### REQUIRED TASK
Copy the lines of the records below word for word, starting at the line that contains "Based on what" and ending at the end of the records.
— Begin DATA SUPPLIED —
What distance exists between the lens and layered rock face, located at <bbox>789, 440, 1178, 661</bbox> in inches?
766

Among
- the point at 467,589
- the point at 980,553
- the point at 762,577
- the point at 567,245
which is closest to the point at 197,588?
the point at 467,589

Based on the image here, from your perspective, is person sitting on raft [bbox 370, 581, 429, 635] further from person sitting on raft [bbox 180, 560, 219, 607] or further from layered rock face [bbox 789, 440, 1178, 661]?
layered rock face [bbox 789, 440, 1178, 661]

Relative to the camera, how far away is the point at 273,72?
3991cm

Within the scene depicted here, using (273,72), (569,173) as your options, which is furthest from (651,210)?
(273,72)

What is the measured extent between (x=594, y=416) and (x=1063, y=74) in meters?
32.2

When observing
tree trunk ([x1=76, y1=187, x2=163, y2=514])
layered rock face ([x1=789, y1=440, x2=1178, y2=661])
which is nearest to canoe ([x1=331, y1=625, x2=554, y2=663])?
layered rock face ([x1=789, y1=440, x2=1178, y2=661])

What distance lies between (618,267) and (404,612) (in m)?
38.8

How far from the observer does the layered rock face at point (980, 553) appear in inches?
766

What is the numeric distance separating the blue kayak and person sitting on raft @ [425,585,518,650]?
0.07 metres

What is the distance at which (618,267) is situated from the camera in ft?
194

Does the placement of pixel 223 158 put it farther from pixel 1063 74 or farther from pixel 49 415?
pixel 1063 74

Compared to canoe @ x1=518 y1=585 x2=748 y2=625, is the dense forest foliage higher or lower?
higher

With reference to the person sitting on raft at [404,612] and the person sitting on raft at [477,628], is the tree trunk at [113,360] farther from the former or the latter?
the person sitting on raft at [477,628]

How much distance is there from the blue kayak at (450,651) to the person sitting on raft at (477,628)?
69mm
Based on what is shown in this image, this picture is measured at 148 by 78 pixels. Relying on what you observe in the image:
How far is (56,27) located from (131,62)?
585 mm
— End DATA SUPPLIED —
### SOLUTION FOR THIS TASK
Based on what is shown in this image, this picture is measured at 148 by 78 pixels. Relying on what you observe in the image:
How far is (56,27) located from (131,62)?
585 mm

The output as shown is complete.